**TO DO:**
Reproduce every row below verbatim, leaving out the pictures.

**INFORMATION SUPPLIED:**
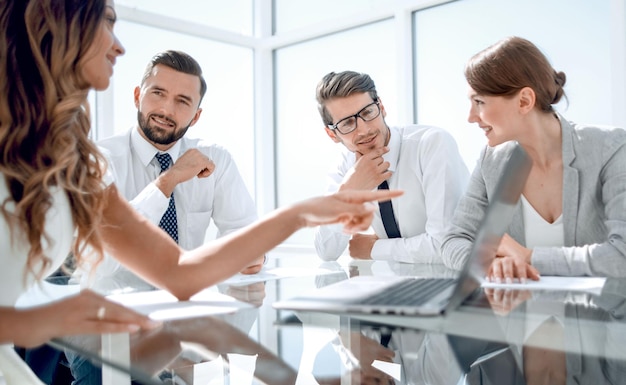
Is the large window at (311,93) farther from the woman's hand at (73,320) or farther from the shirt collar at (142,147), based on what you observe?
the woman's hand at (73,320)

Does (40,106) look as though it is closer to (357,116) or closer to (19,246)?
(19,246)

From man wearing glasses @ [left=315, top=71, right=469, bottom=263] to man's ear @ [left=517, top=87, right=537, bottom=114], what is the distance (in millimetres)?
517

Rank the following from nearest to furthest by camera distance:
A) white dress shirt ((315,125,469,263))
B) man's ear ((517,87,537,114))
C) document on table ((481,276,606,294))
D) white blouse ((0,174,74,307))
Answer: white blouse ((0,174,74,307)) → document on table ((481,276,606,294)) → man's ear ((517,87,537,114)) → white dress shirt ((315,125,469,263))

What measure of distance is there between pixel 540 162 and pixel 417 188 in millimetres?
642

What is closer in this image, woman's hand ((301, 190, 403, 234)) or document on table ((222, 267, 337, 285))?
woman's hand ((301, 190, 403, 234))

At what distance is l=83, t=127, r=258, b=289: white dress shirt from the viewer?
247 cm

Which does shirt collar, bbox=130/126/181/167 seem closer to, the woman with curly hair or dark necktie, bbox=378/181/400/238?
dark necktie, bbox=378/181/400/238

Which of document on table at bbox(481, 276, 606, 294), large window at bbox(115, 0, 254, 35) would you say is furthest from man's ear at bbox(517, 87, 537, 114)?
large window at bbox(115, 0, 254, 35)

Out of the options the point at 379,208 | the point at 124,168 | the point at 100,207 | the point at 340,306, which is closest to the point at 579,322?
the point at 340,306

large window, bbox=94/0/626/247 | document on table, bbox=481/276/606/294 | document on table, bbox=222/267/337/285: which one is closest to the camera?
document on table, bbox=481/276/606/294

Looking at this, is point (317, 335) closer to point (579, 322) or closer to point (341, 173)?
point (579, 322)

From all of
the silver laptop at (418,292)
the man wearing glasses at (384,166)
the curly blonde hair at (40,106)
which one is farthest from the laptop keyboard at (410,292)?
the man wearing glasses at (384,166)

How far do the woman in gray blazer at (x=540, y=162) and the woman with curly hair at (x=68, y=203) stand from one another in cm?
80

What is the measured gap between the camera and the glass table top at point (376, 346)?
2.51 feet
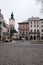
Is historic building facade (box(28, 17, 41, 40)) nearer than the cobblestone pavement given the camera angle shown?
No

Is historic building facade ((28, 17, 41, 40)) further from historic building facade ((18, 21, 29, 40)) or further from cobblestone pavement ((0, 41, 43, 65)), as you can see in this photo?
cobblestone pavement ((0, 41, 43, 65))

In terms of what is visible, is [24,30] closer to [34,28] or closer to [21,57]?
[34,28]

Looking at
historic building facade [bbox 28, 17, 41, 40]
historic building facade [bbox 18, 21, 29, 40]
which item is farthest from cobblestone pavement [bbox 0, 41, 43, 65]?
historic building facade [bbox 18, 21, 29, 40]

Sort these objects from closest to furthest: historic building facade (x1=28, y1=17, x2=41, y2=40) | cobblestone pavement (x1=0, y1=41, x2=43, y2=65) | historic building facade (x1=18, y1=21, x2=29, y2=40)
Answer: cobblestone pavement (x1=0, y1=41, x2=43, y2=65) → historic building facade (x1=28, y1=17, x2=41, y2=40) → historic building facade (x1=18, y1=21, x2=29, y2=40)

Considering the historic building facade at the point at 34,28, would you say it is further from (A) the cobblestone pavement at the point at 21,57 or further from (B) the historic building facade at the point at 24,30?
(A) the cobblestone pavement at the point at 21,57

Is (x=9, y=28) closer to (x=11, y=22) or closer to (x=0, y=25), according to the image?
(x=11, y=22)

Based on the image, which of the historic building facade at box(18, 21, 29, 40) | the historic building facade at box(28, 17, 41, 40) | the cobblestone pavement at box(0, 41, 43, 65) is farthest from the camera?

**FINISHED ANSWER:**
Is the large window at (311,93) farther from the woman's hand at (73,320) or farther from the shirt collar at (142,147), based on what you observe?
the woman's hand at (73,320)

Does (40,106) look as though it is closer to (357,116) or closer to (19,246)?
(19,246)

From man wearing glasses @ [left=315, top=71, right=469, bottom=263] to man's ear @ [left=517, top=87, right=537, bottom=114], what is the distance (in millimetres)?
517

Rank the following from nearest to furthest by camera distance:
A) white dress shirt ((315,125,469,263))
B) man's ear ((517,87,537,114))
C) document on table ((481,276,606,294))
D) white blouse ((0,174,74,307))
Answer: white blouse ((0,174,74,307)) → document on table ((481,276,606,294)) → man's ear ((517,87,537,114)) → white dress shirt ((315,125,469,263))

What measure of distance is there between pixel 540 162 and pixel 417 188 in millimetres?
642

What is closer in this image, woman's hand ((301, 190, 403, 234)) or document on table ((222, 267, 337, 285))?
woman's hand ((301, 190, 403, 234))

At what distance is l=83, t=127, r=258, b=289: white dress shirt from the viewer?
247 cm

Which does shirt collar, bbox=130/126/181/167 seem closer to, the woman with curly hair or dark necktie, bbox=378/181/400/238?
dark necktie, bbox=378/181/400/238

Which of document on table at bbox(481, 276, 606, 294), large window at bbox(115, 0, 254, 35) would you say is furthest from man's ear at bbox(517, 87, 537, 114)?
large window at bbox(115, 0, 254, 35)

Out of the options the point at 379,208 | the point at 124,168 | the point at 100,207 | the point at 340,306, which is closest to the point at 579,322?
the point at 340,306

large window, bbox=94/0/626/247 | document on table, bbox=481/276/606/294 | document on table, bbox=222/267/337/285: which one is closest to the camera?
document on table, bbox=481/276/606/294

Looking at this, is point (317, 335) closer to point (579, 322) or closer to point (341, 173)?
point (579, 322)

From all of
the silver laptop at (418,292)
the man wearing glasses at (384,166)
the curly blonde hair at (40,106)
which one is farthest from the laptop keyboard at (410,292)?
the man wearing glasses at (384,166)

How far do the woman in gray blazer at (x=540, y=162) and the woman with curly hair at (x=68, y=203) stand from one another in cm?
80

What is the measured gap between the camera and the glass table top at point (376, 346)?
2.51 feet
Is historic building facade (box(28, 17, 41, 40)) nearer than the cobblestone pavement given the camera angle shown?
No

Is historic building facade ((28, 17, 41, 40)) further from historic building facade ((18, 21, 29, 40)) or further from cobblestone pavement ((0, 41, 43, 65)), as you can see in this photo?
cobblestone pavement ((0, 41, 43, 65))

In terms of what is visible, is [24,30] closer to [34,28] or closer to [21,57]?
[34,28]

Looking at
historic building facade [bbox 28, 17, 41, 40]
historic building facade [bbox 18, 21, 29, 40]
which item is farthest from cobblestone pavement [bbox 0, 41, 43, 65]?
historic building facade [bbox 18, 21, 29, 40]

Sort these objects from closest to furthest: historic building facade (x1=28, y1=17, x2=41, y2=40) | cobblestone pavement (x1=0, y1=41, x2=43, y2=65) | historic building facade (x1=18, y1=21, x2=29, y2=40)
Answer: cobblestone pavement (x1=0, y1=41, x2=43, y2=65) → historic building facade (x1=28, y1=17, x2=41, y2=40) → historic building facade (x1=18, y1=21, x2=29, y2=40)

Considering the historic building facade at the point at 34,28, would you say it is further from (A) the cobblestone pavement at the point at 21,57 or further from (B) the historic building facade at the point at 24,30?
(A) the cobblestone pavement at the point at 21,57

Is (x=9, y=28) closer to (x=11, y=22) or closer to (x=0, y=25), according to the image?
(x=11, y=22)

Based on the image, which of the historic building facade at box(18, 21, 29, 40) | the historic building facade at box(28, 17, 41, 40) | the cobblestone pavement at box(0, 41, 43, 65) is farthest from the camera?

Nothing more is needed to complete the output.